Last updated: Mar 29, 2026

Quick Overview

This question evaluates stakeholder alignment, leadership, cross-functional communication, decision-making under ambiguity, prioritization among competing KPIs, and negotiation skills in a data science context.

  • hard
  • Expedia
  • Behavioral & Leadership
  • Data Scientist

Lead alignment under ambiguity and pressure

Company: Expedia

Role: Data Scientist

Category: Behavioral & Leadership

Difficulty: hard

Interview Round: Onsite

Stakeholders disagree on the ‘right KPI’ (Director: margin per search; Product: bookings per user; Marketing: attributed conversions). You have 48 hours to prepare a case and were told to spend ‘a few hours,’ yet the panel expects depth.
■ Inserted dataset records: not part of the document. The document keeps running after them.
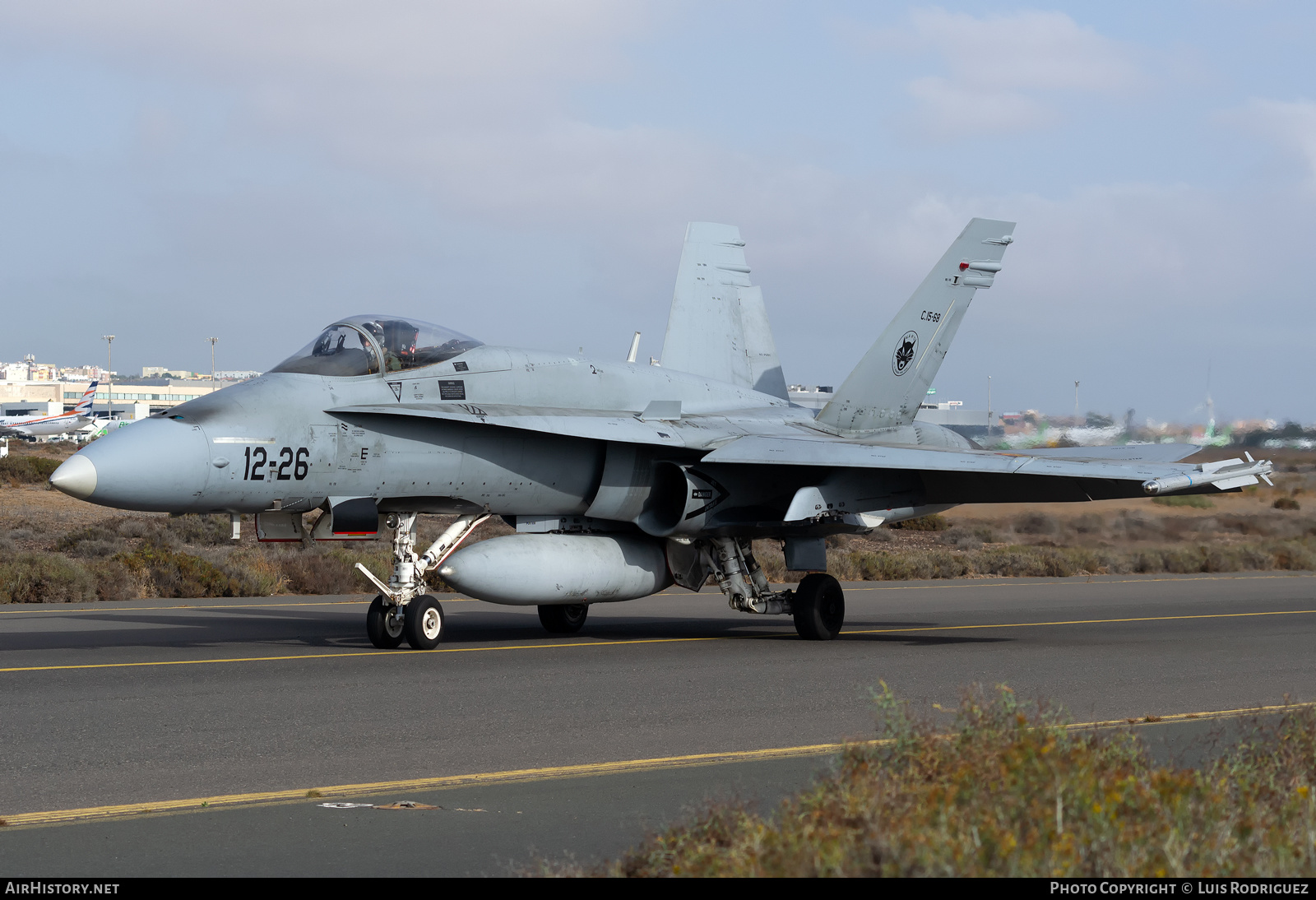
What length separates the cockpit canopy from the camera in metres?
13.3

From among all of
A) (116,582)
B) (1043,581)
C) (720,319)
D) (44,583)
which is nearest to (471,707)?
(720,319)

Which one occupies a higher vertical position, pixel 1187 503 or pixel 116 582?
pixel 1187 503

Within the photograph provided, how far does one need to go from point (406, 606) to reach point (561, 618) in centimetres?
290

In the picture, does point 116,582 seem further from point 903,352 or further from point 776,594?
point 903,352

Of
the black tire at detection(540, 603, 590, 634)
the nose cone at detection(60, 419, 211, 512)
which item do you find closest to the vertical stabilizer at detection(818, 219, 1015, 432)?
the black tire at detection(540, 603, 590, 634)

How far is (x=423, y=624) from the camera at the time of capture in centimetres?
1320

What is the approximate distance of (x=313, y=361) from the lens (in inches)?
524

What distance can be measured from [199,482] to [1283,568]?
2856cm

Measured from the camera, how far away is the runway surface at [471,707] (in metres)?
5.87

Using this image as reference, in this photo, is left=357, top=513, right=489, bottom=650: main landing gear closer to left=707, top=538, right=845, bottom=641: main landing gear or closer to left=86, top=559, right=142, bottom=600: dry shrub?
left=707, top=538, right=845, bottom=641: main landing gear

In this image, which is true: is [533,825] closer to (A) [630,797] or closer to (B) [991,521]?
(A) [630,797]

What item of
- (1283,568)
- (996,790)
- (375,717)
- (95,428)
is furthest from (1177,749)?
(95,428)

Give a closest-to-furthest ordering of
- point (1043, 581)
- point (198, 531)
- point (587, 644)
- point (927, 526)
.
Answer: point (587, 644)
point (1043, 581)
point (198, 531)
point (927, 526)

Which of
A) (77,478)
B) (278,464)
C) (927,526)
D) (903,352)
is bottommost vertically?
(927,526)
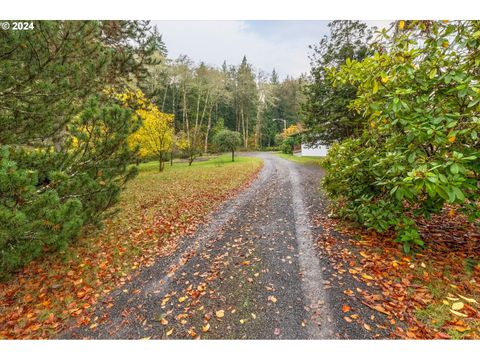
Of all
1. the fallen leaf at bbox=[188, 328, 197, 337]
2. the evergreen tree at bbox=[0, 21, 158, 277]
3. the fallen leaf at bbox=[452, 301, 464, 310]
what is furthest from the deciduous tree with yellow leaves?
the fallen leaf at bbox=[452, 301, 464, 310]

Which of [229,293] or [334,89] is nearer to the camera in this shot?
[229,293]

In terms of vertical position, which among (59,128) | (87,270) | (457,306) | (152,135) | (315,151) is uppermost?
(152,135)

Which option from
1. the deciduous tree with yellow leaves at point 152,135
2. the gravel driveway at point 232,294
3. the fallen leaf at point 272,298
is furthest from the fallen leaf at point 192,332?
the deciduous tree with yellow leaves at point 152,135

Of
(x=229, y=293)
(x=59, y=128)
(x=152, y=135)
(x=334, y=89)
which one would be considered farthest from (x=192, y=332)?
(x=334, y=89)

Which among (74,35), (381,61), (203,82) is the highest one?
(203,82)

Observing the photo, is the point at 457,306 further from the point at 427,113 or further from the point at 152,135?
the point at 152,135

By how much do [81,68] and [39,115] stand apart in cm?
127

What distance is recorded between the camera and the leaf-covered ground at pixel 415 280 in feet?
8.77

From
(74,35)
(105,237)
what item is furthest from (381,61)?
(105,237)

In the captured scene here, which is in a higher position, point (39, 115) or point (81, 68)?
point (81, 68)

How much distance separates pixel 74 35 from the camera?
4250 millimetres

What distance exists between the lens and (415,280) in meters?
3.40

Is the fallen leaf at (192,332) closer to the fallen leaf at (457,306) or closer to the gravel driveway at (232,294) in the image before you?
the gravel driveway at (232,294)

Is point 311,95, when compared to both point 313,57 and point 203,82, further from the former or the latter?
point 203,82
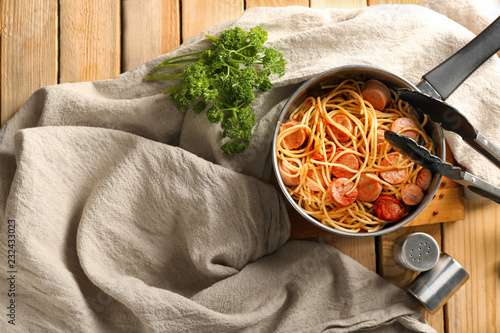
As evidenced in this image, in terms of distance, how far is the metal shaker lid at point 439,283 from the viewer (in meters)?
1.31

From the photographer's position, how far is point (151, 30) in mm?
1497

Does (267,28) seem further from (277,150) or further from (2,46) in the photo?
(2,46)

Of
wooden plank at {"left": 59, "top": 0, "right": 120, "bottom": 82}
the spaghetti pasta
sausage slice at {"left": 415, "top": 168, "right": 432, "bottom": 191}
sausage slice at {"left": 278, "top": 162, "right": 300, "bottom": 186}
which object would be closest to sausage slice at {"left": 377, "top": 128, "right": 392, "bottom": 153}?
the spaghetti pasta

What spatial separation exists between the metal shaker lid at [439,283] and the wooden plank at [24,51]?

Describe how you would: a) align on the decision to be made and success criteria up front (prewire, written brief, acceptance thresholds); b) manage ambiguity during interviews by summarizing long/unclear questions, asking targeted clarifiers, and documenting assumptions; c) structure the narrative (e.g., SCQA) and communicate trade-offs/risks with clear guardrails; d) handle conflicting post-presentation feedback and negotiate scope/next steps without defensiveness; e) push back professionally on constraints (timeline, relocation, compensation) while maintaining rapport and offering principled alternatives.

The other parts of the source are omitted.